When you have a collection of text, it would be really useful to have at first a vocabulary with word counts.
Lots of useful things can come from it, from simplest metrics like term frequency to sophisticated classifiers.

This example is also available as Jupyter notebook on GitHub.


The basic atomic part of each text are the tokens. A token is the NLP name for a sequence of characters that we want to treat as a group.

For example we can consider group of characters separated by blank spaces, therefore forming words.

Tokens can be extracted by splitting the text using the Python function split().
Here is a simple example:

In [1]: sampleText = " The Elephant's 4 legs: this is THE Pub. \
  Hi, you, my super_friend! You can't believe what happened to \
  our * common friend *, the butcher. How are you?"
In [2]: textTokens = sampleText.split() # by default split by spaces
In [3]: textTokens
Out[3]: ['The', "Elephant's", '4', 'legs:', 'this', ...]
In [4]: print ("The sample text has {} tokens".format (len(textTokens)))
Out[4]: The sample text has 22 tokens

As you can see, tokens are words but also symbols like *. This is because we have split the string simply by using blank spaces. But you can pass other separators to the function split() such as commas.

Token frequency

I have the number of tokens for this sample text.
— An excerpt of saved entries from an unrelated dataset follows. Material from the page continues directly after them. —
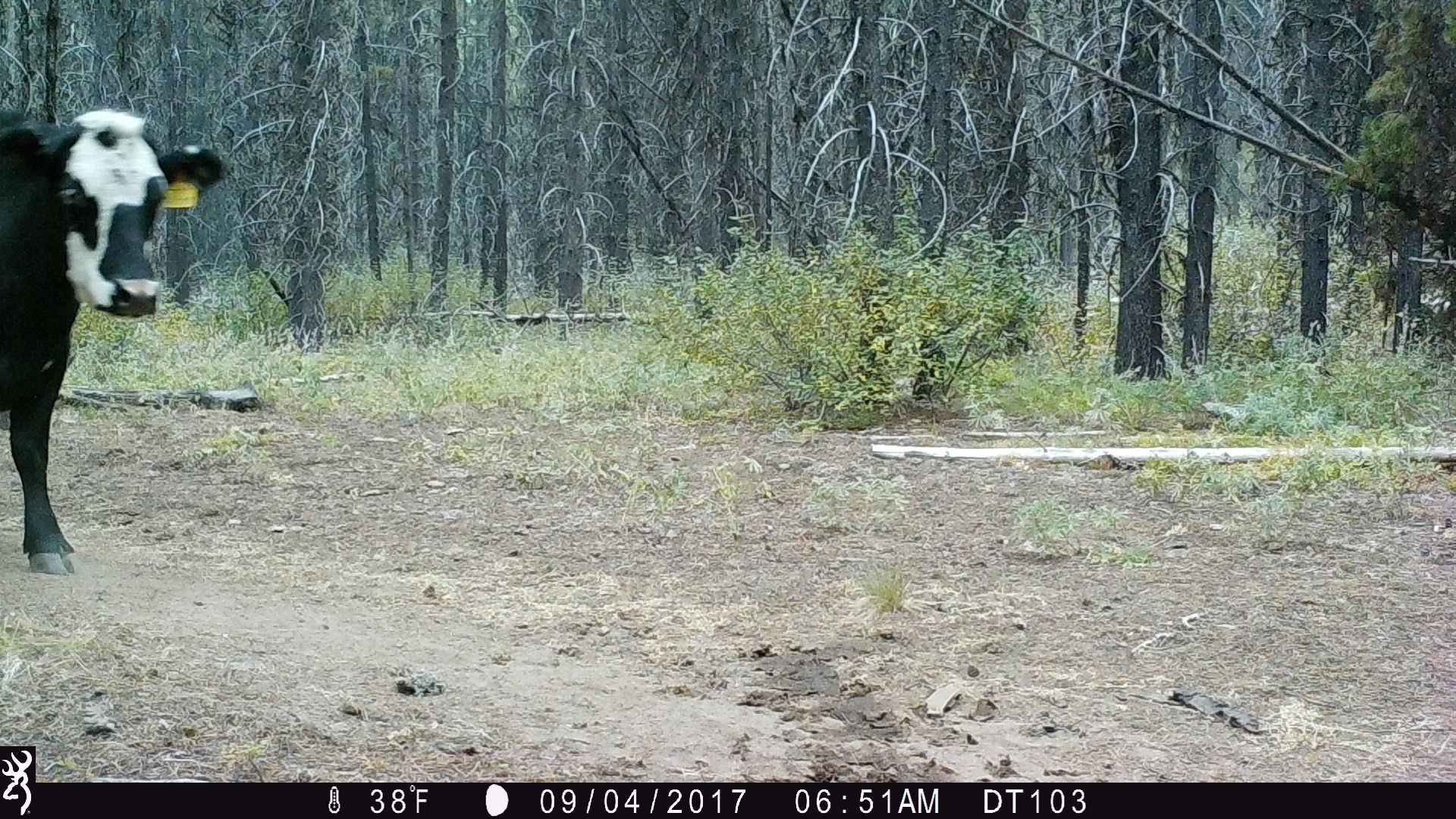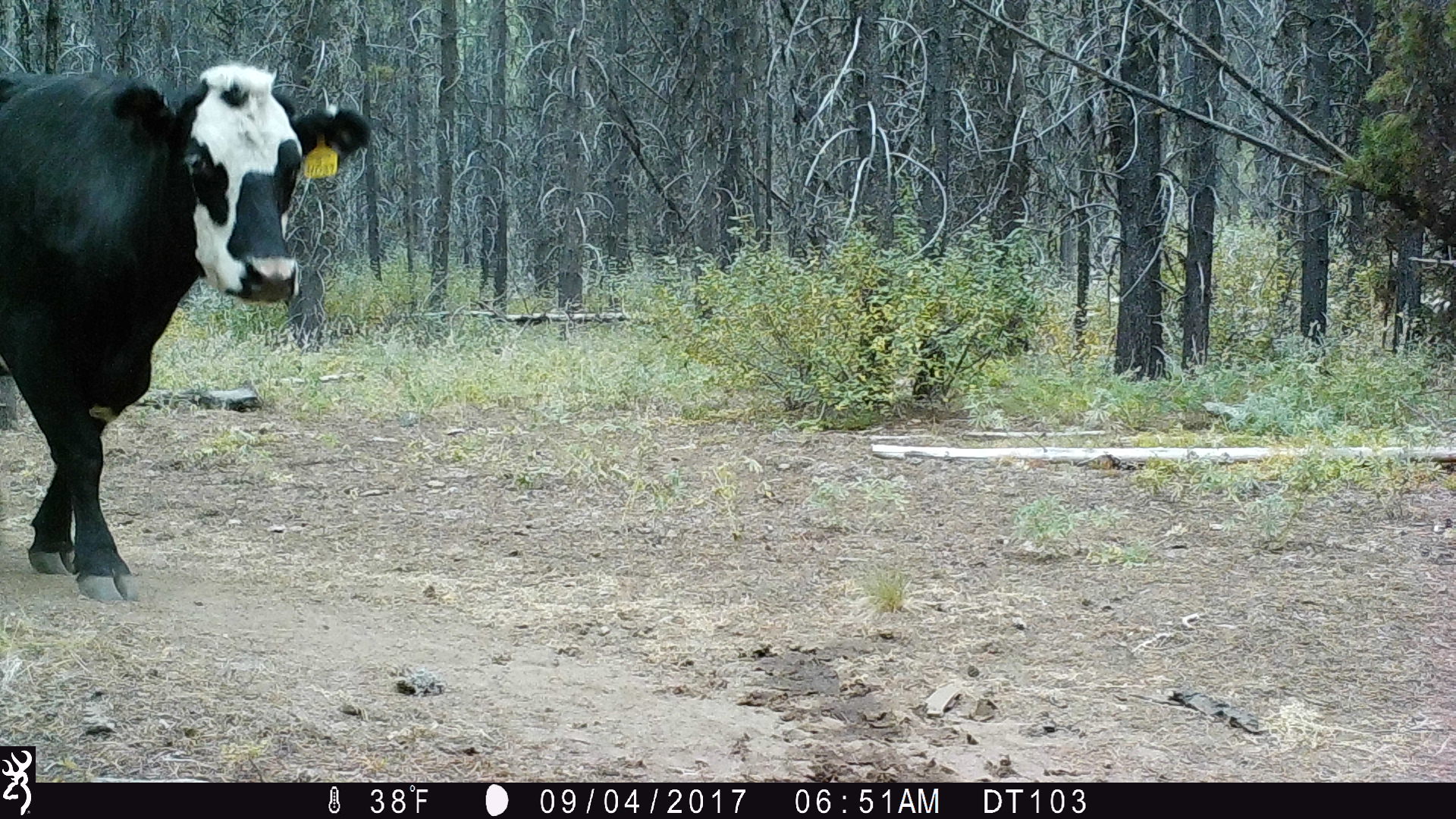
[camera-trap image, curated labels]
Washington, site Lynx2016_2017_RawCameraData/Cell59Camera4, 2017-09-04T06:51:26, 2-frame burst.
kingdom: Animalia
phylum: Chordata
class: Mammalia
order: Artiodactyla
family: Bovidae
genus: Bos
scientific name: Bos taurus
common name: domestic cattle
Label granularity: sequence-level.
Now I want to count the frequency for each token.

This can be done quickly by using the Python Counter from the module collections.
Counter is a sub-class of the dictionary data structure specialised for counting objects.

In [5]: from collections import Counter
In [6]: totalWords = Counter(textTokens); 
In [7]: totalWords
Out[7]: Counter({'*': 1,'*,': 1, '4': 1, "Elephant's": 1,
                 'Pub.': 1,'THE': 1, 'The': 1, 'the': 1,
                 'You': 1, 'you,': 1, 'you?': 1, ... })

Counter produces a dictionary with each token as the keys and its count as the value.
We see that there are a number of problems:

  • some word (like The/THE or You/you) is in two different tokens because of capital vs. small letter
  • some token contains punctuation marks which makes the same word counted twice (like you/you?)
  • some token consists of symbols (like *)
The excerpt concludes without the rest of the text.